▶ **What this task involves**:
Rewrite the listing below with every "mask_svg" swapped for "outline_svg", keeping everything else the same.

Stored entries:
'''
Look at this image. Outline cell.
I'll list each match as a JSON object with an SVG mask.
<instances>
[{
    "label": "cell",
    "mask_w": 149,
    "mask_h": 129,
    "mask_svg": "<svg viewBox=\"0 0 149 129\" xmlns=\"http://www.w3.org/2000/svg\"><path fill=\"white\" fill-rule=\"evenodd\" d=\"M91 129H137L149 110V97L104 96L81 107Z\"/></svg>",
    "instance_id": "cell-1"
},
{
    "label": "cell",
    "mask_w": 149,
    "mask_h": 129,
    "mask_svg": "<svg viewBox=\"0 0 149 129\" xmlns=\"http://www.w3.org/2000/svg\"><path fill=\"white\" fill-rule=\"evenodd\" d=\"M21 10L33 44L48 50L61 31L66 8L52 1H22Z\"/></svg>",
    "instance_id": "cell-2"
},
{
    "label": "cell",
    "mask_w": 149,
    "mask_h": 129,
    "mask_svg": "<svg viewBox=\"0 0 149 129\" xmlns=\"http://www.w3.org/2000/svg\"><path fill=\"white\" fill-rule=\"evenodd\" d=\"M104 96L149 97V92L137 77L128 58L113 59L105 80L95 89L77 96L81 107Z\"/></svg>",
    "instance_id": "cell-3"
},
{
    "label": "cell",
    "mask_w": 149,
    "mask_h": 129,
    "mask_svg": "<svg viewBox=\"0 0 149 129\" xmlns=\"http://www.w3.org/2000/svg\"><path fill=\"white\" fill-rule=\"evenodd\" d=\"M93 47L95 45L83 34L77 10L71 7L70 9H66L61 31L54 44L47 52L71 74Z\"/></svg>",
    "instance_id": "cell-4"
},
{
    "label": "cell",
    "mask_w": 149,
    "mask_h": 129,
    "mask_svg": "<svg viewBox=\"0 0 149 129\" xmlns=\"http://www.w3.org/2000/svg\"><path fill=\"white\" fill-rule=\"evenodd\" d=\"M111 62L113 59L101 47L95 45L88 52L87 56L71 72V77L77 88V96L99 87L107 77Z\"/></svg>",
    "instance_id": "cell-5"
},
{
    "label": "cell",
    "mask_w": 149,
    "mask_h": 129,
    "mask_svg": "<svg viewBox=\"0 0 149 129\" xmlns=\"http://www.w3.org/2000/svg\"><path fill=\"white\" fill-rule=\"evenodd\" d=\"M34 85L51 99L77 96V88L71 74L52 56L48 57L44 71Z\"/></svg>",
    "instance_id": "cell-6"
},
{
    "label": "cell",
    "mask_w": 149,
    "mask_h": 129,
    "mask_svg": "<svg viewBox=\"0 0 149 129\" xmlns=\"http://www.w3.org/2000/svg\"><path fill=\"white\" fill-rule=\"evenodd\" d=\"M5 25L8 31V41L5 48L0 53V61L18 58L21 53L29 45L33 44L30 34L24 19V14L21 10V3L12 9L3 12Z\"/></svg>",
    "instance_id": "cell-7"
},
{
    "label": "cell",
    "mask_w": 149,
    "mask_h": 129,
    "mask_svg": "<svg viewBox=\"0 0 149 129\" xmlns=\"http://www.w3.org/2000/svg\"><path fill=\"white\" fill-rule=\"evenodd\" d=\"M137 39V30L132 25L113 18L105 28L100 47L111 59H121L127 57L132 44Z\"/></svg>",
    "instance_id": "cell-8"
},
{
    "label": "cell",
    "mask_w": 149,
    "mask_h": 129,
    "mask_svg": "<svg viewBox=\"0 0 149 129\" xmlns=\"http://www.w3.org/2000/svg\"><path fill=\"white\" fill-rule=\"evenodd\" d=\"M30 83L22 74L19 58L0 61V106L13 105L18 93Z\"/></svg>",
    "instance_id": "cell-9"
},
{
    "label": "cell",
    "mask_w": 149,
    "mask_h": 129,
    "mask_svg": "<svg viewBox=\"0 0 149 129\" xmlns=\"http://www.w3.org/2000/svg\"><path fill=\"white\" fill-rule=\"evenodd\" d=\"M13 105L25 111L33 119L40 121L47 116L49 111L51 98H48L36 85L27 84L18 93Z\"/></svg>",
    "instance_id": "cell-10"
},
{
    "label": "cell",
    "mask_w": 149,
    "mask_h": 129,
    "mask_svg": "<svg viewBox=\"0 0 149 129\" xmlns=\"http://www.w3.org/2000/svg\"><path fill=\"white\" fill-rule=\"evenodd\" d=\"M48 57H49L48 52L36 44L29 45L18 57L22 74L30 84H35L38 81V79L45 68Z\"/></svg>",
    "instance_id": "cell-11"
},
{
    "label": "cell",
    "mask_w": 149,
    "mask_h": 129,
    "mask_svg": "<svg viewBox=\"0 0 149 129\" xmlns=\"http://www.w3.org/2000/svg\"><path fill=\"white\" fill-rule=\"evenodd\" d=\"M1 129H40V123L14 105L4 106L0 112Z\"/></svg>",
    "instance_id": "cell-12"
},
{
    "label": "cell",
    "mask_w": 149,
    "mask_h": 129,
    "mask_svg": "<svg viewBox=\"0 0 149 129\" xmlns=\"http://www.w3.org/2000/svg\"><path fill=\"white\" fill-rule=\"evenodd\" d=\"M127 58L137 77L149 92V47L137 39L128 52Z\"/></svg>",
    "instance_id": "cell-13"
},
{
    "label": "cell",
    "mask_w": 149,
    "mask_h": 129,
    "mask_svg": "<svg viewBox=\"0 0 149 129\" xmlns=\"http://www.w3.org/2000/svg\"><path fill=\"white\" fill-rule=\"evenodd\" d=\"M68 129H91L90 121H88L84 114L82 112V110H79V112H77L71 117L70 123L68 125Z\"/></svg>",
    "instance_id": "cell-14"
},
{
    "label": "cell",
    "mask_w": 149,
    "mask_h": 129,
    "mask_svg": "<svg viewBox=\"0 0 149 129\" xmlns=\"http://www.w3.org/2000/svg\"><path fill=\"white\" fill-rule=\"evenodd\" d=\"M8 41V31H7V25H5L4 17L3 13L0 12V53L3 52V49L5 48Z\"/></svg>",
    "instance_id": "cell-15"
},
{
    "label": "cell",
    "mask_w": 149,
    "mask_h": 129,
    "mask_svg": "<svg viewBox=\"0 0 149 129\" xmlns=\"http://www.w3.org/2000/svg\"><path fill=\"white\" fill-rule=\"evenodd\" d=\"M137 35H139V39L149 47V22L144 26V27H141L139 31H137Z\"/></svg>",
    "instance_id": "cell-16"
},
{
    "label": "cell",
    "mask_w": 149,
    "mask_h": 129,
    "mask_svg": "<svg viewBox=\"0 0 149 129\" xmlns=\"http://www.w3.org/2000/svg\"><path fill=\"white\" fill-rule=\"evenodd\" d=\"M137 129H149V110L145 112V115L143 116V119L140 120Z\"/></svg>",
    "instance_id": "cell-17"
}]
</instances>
'''
▶ **Output below**:
Look at this image. Outline cell.
I'll list each match as a JSON object with an SVG mask.
<instances>
[{
    "label": "cell",
    "mask_w": 149,
    "mask_h": 129,
    "outline_svg": "<svg viewBox=\"0 0 149 129\" xmlns=\"http://www.w3.org/2000/svg\"><path fill=\"white\" fill-rule=\"evenodd\" d=\"M91 129H137L149 110V97L104 96L81 107Z\"/></svg>",
    "instance_id": "cell-1"
},
{
    "label": "cell",
    "mask_w": 149,
    "mask_h": 129,
    "outline_svg": "<svg viewBox=\"0 0 149 129\" xmlns=\"http://www.w3.org/2000/svg\"><path fill=\"white\" fill-rule=\"evenodd\" d=\"M21 10L33 44L48 50L61 31L66 8L52 1H22Z\"/></svg>",
    "instance_id": "cell-2"
},
{
    "label": "cell",
    "mask_w": 149,
    "mask_h": 129,
    "outline_svg": "<svg viewBox=\"0 0 149 129\" xmlns=\"http://www.w3.org/2000/svg\"><path fill=\"white\" fill-rule=\"evenodd\" d=\"M104 96L149 97V92L137 77L128 58L113 59L105 80L95 89L77 96L81 107Z\"/></svg>",
    "instance_id": "cell-3"
},
{
    "label": "cell",
    "mask_w": 149,
    "mask_h": 129,
    "outline_svg": "<svg viewBox=\"0 0 149 129\" xmlns=\"http://www.w3.org/2000/svg\"><path fill=\"white\" fill-rule=\"evenodd\" d=\"M93 47L95 45L83 34L77 10L71 7L70 9H66L61 31L54 44L47 52L71 74Z\"/></svg>",
    "instance_id": "cell-4"
},
{
    "label": "cell",
    "mask_w": 149,
    "mask_h": 129,
    "outline_svg": "<svg viewBox=\"0 0 149 129\" xmlns=\"http://www.w3.org/2000/svg\"><path fill=\"white\" fill-rule=\"evenodd\" d=\"M111 62L113 59L101 47L95 45L88 52L87 56L71 72V77L77 88V96L99 87L107 77Z\"/></svg>",
    "instance_id": "cell-5"
},
{
    "label": "cell",
    "mask_w": 149,
    "mask_h": 129,
    "outline_svg": "<svg viewBox=\"0 0 149 129\" xmlns=\"http://www.w3.org/2000/svg\"><path fill=\"white\" fill-rule=\"evenodd\" d=\"M34 85L51 99L77 96V88L71 74L52 56L48 57L44 71Z\"/></svg>",
    "instance_id": "cell-6"
},
{
    "label": "cell",
    "mask_w": 149,
    "mask_h": 129,
    "outline_svg": "<svg viewBox=\"0 0 149 129\" xmlns=\"http://www.w3.org/2000/svg\"><path fill=\"white\" fill-rule=\"evenodd\" d=\"M5 25L8 31V41L5 48L0 53V61L18 58L21 53L29 45L33 44L30 34L24 19V14L21 10V3L12 9L3 12Z\"/></svg>",
    "instance_id": "cell-7"
},
{
    "label": "cell",
    "mask_w": 149,
    "mask_h": 129,
    "outline_svg": "<svg viewBox=\"0 0 149 129\" xmlns=\"http://www.w3.org/2000/svg\"><path fill=\"white\" fill-rule=\"evenodd\" d=\"M137 39V30L132 25L113 18L105 28L100 47L111 59H121L127 57L132 44Z\"/></svg>",
    "instance_id": "cell-8"
},
{
    "label": "cell",
    "mask_w": 149,
    "mask_h": 129,
    "outline_svg": "<svg viewBox=\"0 0 149 129\" xmlns=\"http://www.w3.org/2000/svg\"><path fill=\"white\" fill-rule=\"evenodd\" d=\"M30 83L22 74L19 58L0 61V106L13 105L18 93Z\"/></svg>",
    "instance_id": "cell-9"
},
{
    "label": "cell",
    "mask_w": 149,
    "mask_h": 129,
    "outline_svg": "<svg viewBox=\"0 0 149 129\" xmlns=\"http://www.w3.org/2000/svg\"><path fill=\"white\" fill-rule=\"evenodd\" d=\"M13 105L25 111L33 119L40 121L47 116L49 111L51 98H48L36 85L27 84L18 93Z\"/></svg>",
    "instance_id": "cell-10"
},
{
    "label": "cell",
    "mask_w": 149,
    "mask_h": 129,
    "outline_svg": "<svg viewBox=\"0 0 149 129\" xmlns=\"http://www.w3.org/2000/svg\"><path fill=\"white\" fill-rule=\"evenodd\" d=\"M48 57H49L48 52L36 44L29 45L18 57L22 74L30 84H35L38 81V79L45 68Z\"/></svg>",
    "instance_id": "cell-11"
},
{
    "label": "cell",
    "mask_w": 149,
    "mask_h": 129,
    "outline_svg": "<svg viewBox=\"0 0 149 129\" xmlns=\"http://www.w3.org/2000/svg\"><path fill=\"white\" fill-rule=\"evenodd\" d=\"M1 129H40V123L14 105L4 106L0 112Z\"/></svg>",
    "instance_id": "cell-12"
},
{
    "label": "cell",
    "mask_w": 149,
    "mask_h": 129,
    "outline_svg": "<svg viewBox=\"0 0 149 129\" xmlns=\"http://www.w3.org/2000/svg\"><path fill=\"white\" fill-rule=\"evenodd\" d=\"M127 58L137 77L149 92V47L137 39L128 52Z\"/></svg>",
    "instance_id": "cell-13"
},
{
    "label": "cell",
    "mask_w": 149,
    "mask_h": 129,
    "outline_svg": "<svg viewBox=\"0 0 149 129\" xmlns=\"http://www.w3.org/2000/svg\"><path fill=\"white\" fill-rule=\"evenodd\" d=\"M68 129H91L90 121H88L84 114L82 112V110H79V112H77L71 117L70 123L68 125Z\"/></svg>",
    "instance_id": "cell-14"
},
{
    "label": "cell",
    "mask_w": 149,
    "mask_h": 129,
    "outline_svg": "<svg viewBox=\"0 0 149 129\" xmlns=\"http://www.w3.org/2000/svg\"><path fill=\"white\" fill-rule=\"evenodd\" d=\"M8 41V31H7V25H5L4 17L3 13L0 12V53L3 52V49L5 48Z\"/></svg>",
    "instance_id": "cell-15"
},
{
    "label": "cell",
    "mask_w": 149,
    "mask_h": 129,
    "outline_svg": "<svg viewBox=\"0 0 149 129\" xmlns=\"http://www.w3.org/2000/svg\"><path fill=\"white\" fill-rule=\"evenodd\" d=\"M137 35H139V39L149 47V22L144 26V27H141L139 31H137Z\"/></svg>",
    "instance_id": "cell-16"
},
{
    "label": "cell",
    "mask_w": 149,
    "mask_h": 129,
    "outline_svg": "<svg viewBox=\"0 0 149 129\" xmlns=\"http://www.w3.org/2000/svg\"><path fill=\"white\" fill-rule=\"evenodd\" d=\"M137 129H149V110L145 112V115L143 116V119L140 120Z\"/></svg>",
    "instance_id": "cell-17"
}]
</instances>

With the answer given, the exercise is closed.